Le cédant avait fait l’objet d’une dissolution volontaire et d’une mise en liquidation et avait, quelques jours plus tard, mis fin au contrat de travail du travailleur moyennent le paiement d’une indemnité de rupture. Le motif du congé était la cessation d’activité du cédant. 

Suite à la cessation d’activités du cédant, le cessionnaire a poursuivi l’activité de fourniture de services d’assistance à domicile aux personnes dépendantes. Les deux entités avaient le même siège social, étaient dirigées par les mêmes personnes, le cessionnaire a fourni les mêmes prestations à la même clientèle, et aux mêmes endroits, et ce avec un personnel partiellement identique, soit trois travailleurs sur les cinq occupés par le cédant. 

Deux jours après la fin du contrat de travail, le travailleur et le cessionnaire avaient conclu un contrat de travail d’employé à durée indéterminée prévoyant une entrée en service le même jour. Ce contrat était également assorti d’une période d’essai. Deux mois après le début de l’occupation, le cessionnaire avait mis fin au contrat de travail moyennant un préavis réduit en raison de la période d’essai toujours en cours.
--
- Travail à faire
(a) Pour chacune des affirmations suivantes, indiquez si elle concorde avec le texte étudié sur le cédant et le cessionnaire, par oui ou par non, en citant les mots décisifs du texte : (i) le cessionnaire a employé trois des cinq travailleurs du cédant ; (ii) le contrat conclu entre le travailleur et le cessionnaire était à durée déterminée ; (iii) le cessionnaire a mis fin au contrat six mois après le début de l'occupation.
(b) Donnez la suite du texte étudié sur le cédant et le cessionnaire, en commençant après sa dernière phrase.
Les entrées du jeu de données ne jouent ici aucun rôle.

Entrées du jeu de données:
--
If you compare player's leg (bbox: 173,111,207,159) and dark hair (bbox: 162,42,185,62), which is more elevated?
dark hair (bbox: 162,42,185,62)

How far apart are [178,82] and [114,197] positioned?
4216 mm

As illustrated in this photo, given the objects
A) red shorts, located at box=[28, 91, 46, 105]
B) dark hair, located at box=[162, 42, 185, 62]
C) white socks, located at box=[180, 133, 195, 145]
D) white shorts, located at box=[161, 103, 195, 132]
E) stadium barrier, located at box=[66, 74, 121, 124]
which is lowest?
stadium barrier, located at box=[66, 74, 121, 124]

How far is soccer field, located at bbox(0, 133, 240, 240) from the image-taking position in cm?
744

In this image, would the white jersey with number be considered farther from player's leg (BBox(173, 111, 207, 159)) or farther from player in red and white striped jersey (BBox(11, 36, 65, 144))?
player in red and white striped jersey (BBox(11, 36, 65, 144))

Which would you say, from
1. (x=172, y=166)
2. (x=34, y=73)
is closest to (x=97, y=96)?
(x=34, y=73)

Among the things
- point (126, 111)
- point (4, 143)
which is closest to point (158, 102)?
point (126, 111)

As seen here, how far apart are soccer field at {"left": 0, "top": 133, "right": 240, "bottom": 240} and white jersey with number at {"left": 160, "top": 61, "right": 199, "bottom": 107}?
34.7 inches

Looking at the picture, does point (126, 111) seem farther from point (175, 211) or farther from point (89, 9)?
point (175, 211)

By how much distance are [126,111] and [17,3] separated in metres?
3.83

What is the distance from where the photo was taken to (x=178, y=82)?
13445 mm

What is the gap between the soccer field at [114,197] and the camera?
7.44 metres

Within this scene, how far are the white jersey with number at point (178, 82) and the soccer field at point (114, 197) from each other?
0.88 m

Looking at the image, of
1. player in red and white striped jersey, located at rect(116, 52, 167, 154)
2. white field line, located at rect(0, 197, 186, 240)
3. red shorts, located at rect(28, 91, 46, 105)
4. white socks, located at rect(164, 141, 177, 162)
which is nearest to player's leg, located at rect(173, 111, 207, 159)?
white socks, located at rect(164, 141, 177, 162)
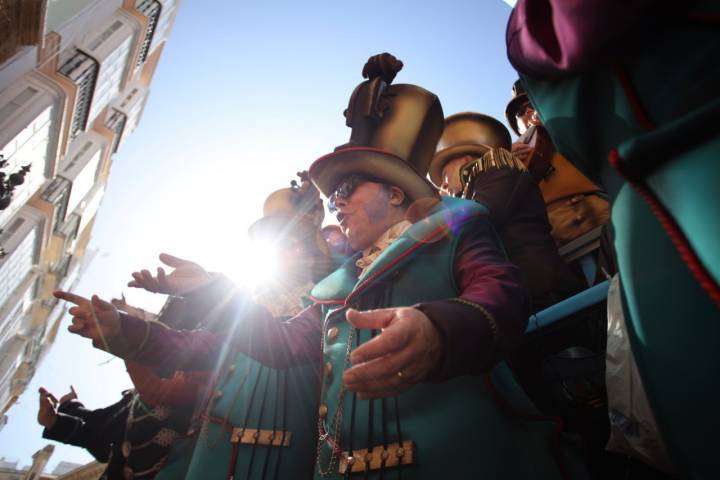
--
- Réponses attendues
(a)
(i) Oui : « soit trois travailleurs sur les cinq occupés par le cédant ».
(ii) Non : « un contrat de travail d’employé à durée indéterminée ».
(iii) Non : « Deux mois après le début de l’occupation ».

(b)
L’action du travailleur visait l’obtention des indemnités contractuelles relatives à son occupation par le cédant et des indemnités suite au licenciement par le cessionnaire.

Le cessionnaire, appelant, contestait l’existence d’un transfert estimant que les deux entités n’avaient pas des activités identiques, que l’activité « assistance aux personnes » n’était pas dissociable du reste de l’entreprise et que, pour cette raison, il n’y avait pas eu maintien d’une entité économique identique n’ayant pas repris des moyens humains essentiels, mais seulement trois travailleurs sur les cinq présents à la date de transfert. 

  • Cour du travail de Liège, division Namur, 09.08.2021, RG 2019/AN/198 

La Cour du travail a estimé que l’activité de fourniture de services d’assistance à domicile aux personnes dépendantes est une activité consistant à offrir des biens ou des services, qui poursuit un objectif propre et est suffisamment structurée et autonome. Cette structuration et cette autonomie peuvent se déduire du constat que cette activité a pu être poursuivie indépendamment de l’autre activité – de soins – qu’exerçait également le cédant et qui a été abandonnée à des prestataires indépendants dès que le transfert était devenu effectif.

Le fait qu’aucun actif matériel n’ait été transféré ne suffit pas à exclure le maintien de l’identité de l’entité économique, s’agissant d’une activité qui ne nécessite aucun actif ou presque, mais repose sur la main d’œuvre, sa qualification et le lien de confiance qu’elle établit avec les clients.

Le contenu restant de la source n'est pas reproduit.